### Instruction
Please rewrite the entries below as a numbered list with one line per item and no blank lines, leaving out the pictures.

### Excerpted data
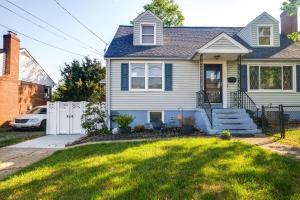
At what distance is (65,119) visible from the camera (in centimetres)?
1409

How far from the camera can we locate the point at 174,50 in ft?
47.4

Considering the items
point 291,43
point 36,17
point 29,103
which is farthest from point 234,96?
point 29,103

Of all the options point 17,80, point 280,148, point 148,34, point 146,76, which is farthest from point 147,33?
point 17,80

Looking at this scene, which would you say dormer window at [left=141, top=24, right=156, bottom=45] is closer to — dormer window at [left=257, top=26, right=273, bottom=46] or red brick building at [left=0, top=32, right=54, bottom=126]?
dormer window at [left=257, top=26, right=273, bottom=46]

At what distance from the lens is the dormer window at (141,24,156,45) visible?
49.4ft

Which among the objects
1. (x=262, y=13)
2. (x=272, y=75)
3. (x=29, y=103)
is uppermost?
(x=262, y=13)

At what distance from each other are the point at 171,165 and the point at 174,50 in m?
9.76

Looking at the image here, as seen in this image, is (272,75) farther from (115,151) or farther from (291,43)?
(115,151)

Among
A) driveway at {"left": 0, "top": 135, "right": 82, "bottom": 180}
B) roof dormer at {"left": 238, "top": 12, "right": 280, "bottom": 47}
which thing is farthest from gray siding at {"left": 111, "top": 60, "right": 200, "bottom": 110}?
driveway at {"left": 0, "top": 135, "right": 82, "bottom": 180}

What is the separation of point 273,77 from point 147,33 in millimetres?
7584

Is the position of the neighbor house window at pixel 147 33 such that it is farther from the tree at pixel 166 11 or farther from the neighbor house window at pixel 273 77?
the tree at pixel 166 11

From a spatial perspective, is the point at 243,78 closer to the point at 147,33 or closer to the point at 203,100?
the point at 203,100

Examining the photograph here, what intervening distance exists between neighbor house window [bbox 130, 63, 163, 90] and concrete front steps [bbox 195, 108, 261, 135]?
291 cm

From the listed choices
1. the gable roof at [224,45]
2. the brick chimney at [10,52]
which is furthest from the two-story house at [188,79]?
the brick chimney at [10,52]
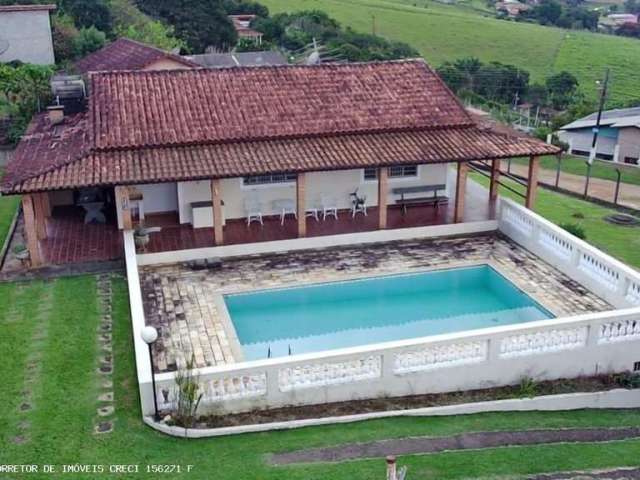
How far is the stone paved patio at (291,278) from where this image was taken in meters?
15.6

### Response to the exercise
1. At what distance is (65,119) visible from the camera (in centimetres)?
2. 1409
3. How far from the camera can we locate the point at 174,50 in ft?
4. 47.4
5. Considering the items
6. point 291,43
7. point 36,17
8. point 29,103
9. which is farthest from point 234,96?
10. point 29,103
11. Of all the options point 17,80, point 280,148, point 148,34, point 146,76, which is farthest from point 147,33?
12. point 17,80
13. Looking at this scene, which would you say dormer window at [left=141, top=24, right=156, bottom=45] is closer to — dormer window at [left=257, top=26, right=273, bottom=46] or red brick building at [left=0, top=32, right=54, bottom=126]?
14. dormer window at [left=257, top=26, right=273, bottom=46]
15. At what distance from the lens is the dormer window at (141,24,156,45) visible?
16. 49.4ft
17. Which among the objects
18. 1. (x=262, y=13)
19. 2. (x=272, y=75)
20. 3. (x=29, y=103)
21. is uppermost?
22. (x=262, y=13)
23. At what distance from each other are the point at 171,165 and the point at 174,50 in m?
24. 9.76
25. Looking at the image here, as seen in this image, is (272,75) farther from (115,151) or farther from (291,43)?
26. (115,151)
27. Among
28. A) driveway at {"left": 0, "top": 135, "right": 82, "bottom": 180}
29. B) roof dormer at {"left": 238, "top": 12, "right": 280, "bottom": 47}
30. which thing is farthest from gray siding at {"left": 111, "top": 60, "right": 200, "bottom": 110}?
31. driveway at {"left": 0, "top": 135, "right": 82, "bottom": 180}
32. What is the separation of point 273,77 from point 147,33 in millimetres?
33. 7584
34. Is the position of the neighbor house window at pixel 147 33 such that it is farther from the tree at pixel 166 11 or farther from the neighbor house window at pixel 273 77?
35. the tree at pixel 166 11
36. From a spatial perspective, is the point at 243,78 closer to the point at 147,33 or closer to the point at 203,100?
37. the point at 203,100
38. Examining the photograph here, what intervening distance exists between neighbor house window [bbox 130, 63, 163, 90] and concrete front steps [bbox 195, 108, 261, 135]?
39. 291 cm
40. From the listed choices
41. 1. the gable roof at [224,45]
42. 2. the brick chimney at [10,52]
43. which is furthest from the two-story house at [188,79]?
44. the brick chimney at [10,52]
45. How far is the stone paved patio at (291,278) from where this image was taken in meters?
46. 15.6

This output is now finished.